» **EXTRACTED TEXT**:
There's plenty of research, if you care to look.

For starters, try these:

vitamins and cognition
http://www.ncbi.nlm.nih.gov/htbin-post/Entrez/query_old?form=4&db=m&term=vitamins+%26+cognition%5Bmh%5D&dispmax=50&relpubdate=No+Limit&field=All+Fields

nutrition and cognition
http://www.ncbi.nlm.nih.gov/htbin-post/Entrez/query_old?form=4&db=m&term=nutrition+%26+cognition%5Bmh%5D&dispmax=50&relpubdate=No+Limit&field=All+Fields

docosahexaenoic acid and cognition
http://www.ncbi.nlm.nih.gov/htbin-post/Entrez/query_old?form=4&db=m&term=docosahexaenoic+%26+cognition%5Bmh%5D&dispmax=50&relpubdate=No+Limit&field=All+Fields

general pubmed (medline) searching:
http://www.provide.net/~aelewis/aels/pubmed.htm

Note the very interesting work with docosahexaenoic acid (DHA) --
the fish-oil fatty acid (abstract below, URL above) -- suggesting
cognitive enhancement when infants are well-supplied with it.
Breast milk is much higher in DHA than formula. Could widespread
use of commercial infant formulae have caused a small but
cumulatively significant decline in mean population IQ? I dunno.
But I am tempted to think so, searching as I am for some
halfway-rational explanation for the creeping incompetence and
witlessness that seems to have become pandemic even in my short
(48 yrs) life.  :-(

By the way, there is an interesting short discussion on the
possible utility of improved nutrition for IQ enhancement on pages
391-3 of Herrnstein and Murray's book The Bell Curve. It only
cites literature up to 1991; a lot has happened in this area since
then, and some of the more significant findings even before then
are not mentioned (i.e. it is not a great or exhaustive or current
discussion). I bring it up only to point out that that book --
which has been so derided and maliciously mischaracterized (e.g.
as a book which thesis is that "blacks are inferior to whites") --
focussed not only on description and statistical analysis, but
also on possible remedies. The discussion of remedies was never
mentioned in the reams of deprecation and invective aimed at the
work.

» **SOURCE MATERIAL**:
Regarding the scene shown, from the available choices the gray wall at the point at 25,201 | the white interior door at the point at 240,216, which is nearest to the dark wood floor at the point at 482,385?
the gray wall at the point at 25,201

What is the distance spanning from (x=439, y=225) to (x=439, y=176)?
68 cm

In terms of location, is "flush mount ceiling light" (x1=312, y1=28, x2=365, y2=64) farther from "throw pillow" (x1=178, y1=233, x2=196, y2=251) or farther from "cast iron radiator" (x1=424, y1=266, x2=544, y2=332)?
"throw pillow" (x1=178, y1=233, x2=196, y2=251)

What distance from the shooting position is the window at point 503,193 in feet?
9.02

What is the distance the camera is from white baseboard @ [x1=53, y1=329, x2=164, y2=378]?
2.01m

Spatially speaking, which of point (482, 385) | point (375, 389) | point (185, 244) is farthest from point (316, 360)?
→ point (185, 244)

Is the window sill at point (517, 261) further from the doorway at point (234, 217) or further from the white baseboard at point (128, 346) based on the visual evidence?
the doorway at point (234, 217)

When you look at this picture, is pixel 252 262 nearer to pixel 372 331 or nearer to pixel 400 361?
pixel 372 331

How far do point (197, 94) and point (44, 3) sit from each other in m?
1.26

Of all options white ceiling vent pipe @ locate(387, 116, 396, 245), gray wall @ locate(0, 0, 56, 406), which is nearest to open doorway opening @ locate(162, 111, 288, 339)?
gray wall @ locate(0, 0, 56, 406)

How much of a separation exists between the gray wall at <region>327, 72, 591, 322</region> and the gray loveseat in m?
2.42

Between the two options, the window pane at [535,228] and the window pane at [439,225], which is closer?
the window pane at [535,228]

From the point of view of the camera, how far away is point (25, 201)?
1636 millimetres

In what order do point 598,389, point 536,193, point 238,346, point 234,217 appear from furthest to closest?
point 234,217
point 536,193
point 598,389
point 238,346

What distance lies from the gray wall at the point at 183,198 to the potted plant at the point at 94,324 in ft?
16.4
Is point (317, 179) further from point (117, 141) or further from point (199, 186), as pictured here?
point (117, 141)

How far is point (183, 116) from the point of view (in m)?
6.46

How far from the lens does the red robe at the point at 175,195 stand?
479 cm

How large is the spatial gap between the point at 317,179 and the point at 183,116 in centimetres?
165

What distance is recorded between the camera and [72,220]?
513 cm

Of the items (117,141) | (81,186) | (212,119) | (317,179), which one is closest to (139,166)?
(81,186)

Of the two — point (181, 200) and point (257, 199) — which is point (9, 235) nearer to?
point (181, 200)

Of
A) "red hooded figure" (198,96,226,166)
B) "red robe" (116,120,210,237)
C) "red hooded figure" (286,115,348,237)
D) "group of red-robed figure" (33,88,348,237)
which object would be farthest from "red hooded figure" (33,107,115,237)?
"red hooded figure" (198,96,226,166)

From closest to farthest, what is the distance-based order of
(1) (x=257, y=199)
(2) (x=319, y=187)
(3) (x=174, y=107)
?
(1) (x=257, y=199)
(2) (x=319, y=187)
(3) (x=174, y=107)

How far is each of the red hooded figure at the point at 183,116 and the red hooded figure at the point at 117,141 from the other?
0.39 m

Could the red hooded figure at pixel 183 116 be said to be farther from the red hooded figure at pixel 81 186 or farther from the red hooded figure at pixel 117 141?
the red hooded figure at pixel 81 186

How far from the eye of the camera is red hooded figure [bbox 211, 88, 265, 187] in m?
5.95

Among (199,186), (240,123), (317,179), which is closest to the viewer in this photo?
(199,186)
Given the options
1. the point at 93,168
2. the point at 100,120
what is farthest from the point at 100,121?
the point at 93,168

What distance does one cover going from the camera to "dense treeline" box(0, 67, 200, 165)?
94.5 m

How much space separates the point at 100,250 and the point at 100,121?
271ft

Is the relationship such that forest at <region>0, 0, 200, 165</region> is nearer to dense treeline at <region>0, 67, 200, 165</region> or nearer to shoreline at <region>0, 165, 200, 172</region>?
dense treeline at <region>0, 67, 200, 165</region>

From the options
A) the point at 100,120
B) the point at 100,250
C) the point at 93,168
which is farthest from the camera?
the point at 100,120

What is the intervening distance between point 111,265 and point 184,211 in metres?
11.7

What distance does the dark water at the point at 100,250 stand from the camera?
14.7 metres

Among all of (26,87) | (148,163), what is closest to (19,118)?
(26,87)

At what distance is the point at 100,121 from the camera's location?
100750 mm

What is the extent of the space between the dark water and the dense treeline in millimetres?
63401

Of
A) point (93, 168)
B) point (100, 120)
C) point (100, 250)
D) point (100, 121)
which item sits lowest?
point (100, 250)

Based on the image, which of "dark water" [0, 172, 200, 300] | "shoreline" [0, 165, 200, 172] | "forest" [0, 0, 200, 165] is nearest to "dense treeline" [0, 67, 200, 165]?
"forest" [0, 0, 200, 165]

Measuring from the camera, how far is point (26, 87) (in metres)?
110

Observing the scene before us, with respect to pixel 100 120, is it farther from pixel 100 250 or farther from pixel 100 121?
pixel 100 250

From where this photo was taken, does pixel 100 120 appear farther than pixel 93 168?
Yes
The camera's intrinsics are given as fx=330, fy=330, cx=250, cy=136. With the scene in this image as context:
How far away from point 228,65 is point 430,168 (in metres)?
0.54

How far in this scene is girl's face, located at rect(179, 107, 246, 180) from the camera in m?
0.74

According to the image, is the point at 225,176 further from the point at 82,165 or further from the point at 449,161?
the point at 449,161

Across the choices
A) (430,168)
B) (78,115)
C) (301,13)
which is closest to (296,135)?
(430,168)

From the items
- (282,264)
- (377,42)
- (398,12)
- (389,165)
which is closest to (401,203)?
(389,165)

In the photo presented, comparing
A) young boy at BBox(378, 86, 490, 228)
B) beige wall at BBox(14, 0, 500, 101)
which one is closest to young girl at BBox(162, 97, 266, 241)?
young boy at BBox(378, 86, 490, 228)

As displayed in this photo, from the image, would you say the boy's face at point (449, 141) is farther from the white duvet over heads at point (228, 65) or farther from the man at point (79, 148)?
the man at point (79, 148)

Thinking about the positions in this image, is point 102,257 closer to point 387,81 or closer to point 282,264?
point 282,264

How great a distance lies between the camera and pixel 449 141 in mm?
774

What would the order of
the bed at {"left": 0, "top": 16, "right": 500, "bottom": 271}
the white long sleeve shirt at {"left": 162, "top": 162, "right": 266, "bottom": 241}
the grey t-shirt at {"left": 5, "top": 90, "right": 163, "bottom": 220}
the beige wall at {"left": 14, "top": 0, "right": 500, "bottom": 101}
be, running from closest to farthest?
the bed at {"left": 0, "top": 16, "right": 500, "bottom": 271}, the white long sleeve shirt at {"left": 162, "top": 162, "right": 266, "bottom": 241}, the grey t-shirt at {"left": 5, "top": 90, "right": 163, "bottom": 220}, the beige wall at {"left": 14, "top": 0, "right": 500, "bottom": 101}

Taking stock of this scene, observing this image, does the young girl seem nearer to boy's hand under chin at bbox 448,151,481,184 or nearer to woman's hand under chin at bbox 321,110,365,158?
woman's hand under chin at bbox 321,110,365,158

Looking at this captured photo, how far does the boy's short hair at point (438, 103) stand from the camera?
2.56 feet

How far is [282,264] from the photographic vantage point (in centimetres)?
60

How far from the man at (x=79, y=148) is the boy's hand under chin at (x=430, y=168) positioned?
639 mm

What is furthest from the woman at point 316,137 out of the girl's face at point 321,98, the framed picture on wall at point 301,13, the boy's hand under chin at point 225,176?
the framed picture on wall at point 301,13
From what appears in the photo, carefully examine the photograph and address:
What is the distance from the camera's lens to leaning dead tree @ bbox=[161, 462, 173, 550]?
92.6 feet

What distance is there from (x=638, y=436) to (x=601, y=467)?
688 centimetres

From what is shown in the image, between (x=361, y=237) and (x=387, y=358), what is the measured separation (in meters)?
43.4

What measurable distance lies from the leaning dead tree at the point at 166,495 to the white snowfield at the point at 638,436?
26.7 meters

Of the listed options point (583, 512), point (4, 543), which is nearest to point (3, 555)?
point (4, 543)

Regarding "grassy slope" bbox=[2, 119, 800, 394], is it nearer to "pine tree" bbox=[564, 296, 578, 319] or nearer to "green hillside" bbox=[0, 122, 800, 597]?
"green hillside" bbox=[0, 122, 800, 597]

» **WHAT TO WORK ON**:
a - List every label the post on nutrition and cognition research gives to one of its links.
b - Extend the post on nutrition and cognition research by writing what comes after its last sentence.

» **ANSWERS FOR THIS EXERCISE**:
a -
vitamins and cognition
nutrition and cognition
docosahexaenoic acid and cognition
general pubmed (medline) searching

b -
Alan

------------------

http://www.ncbi.nlm.nih.gov/htbin-post/Entrez/query_old?uid=10755457&form=6&db=m&Dopt=b

Dev Med Child Neurol 2000 Mar;42(3):174-81

A randomized controlled trial of early dietary supply of
long-chain polyunsaturated fatty acids and mental development in
term infants.

Birch EE, Garfield S, Hoffman DR, Uauy R, Birch DG

Retina Foundation of the Southwest, Dallas, TX 75231, USA.
[EMAIL PROTECTED]

The effects of dietary docosahexaenoic acid (DHA) supply during
infancy on later cognitive development of healthy term infants
were evaluated in a randomized clinical trial of infant formula
milk supplemented with 0.35% DHA or with 0.36% DHA and 0.72%
arachidonic acid (AA), or control formula which provided no DHA or
AA. Fifty-six 18-month-old children (26 male, 30 female) who were
enrolled in the trial within the first 5 days of life and fed the
assigned diet to 17 weeks of age were tested using the Bayley
Scales of Infant Development, 2nd edition (BSID-II) (Bayley 1993)
at the Retina Foundation of the Southwest, Dallas, TX. These
children had also been assessed at 4 months and 12 months of age
for blood fatty-acid composition, sweep visual evoked potential
(VEP) acuity, and forced-choice preferential looking (FPL) acuity
(Birch et al. 1998). Supplementation of infant formula with DHA+AA
was associated with a mean increase of 7 points on the Mental
Development Index (MDI) of the BSID-II. Both the cognitive and
motor subscales of the MDI showed a significant developmental age
advantage for DHA- and DHA+AA-supplemented groups over the control
group. While a similar trend was found for the language subscale,
it did not reach statistical significance. Neither the Psychomotor
Development Index nor the Behavior Rating Scale of the BSID-II
showed significant differences among diet groups, consistent with
a specific advantage of DHA supplementation on mental development.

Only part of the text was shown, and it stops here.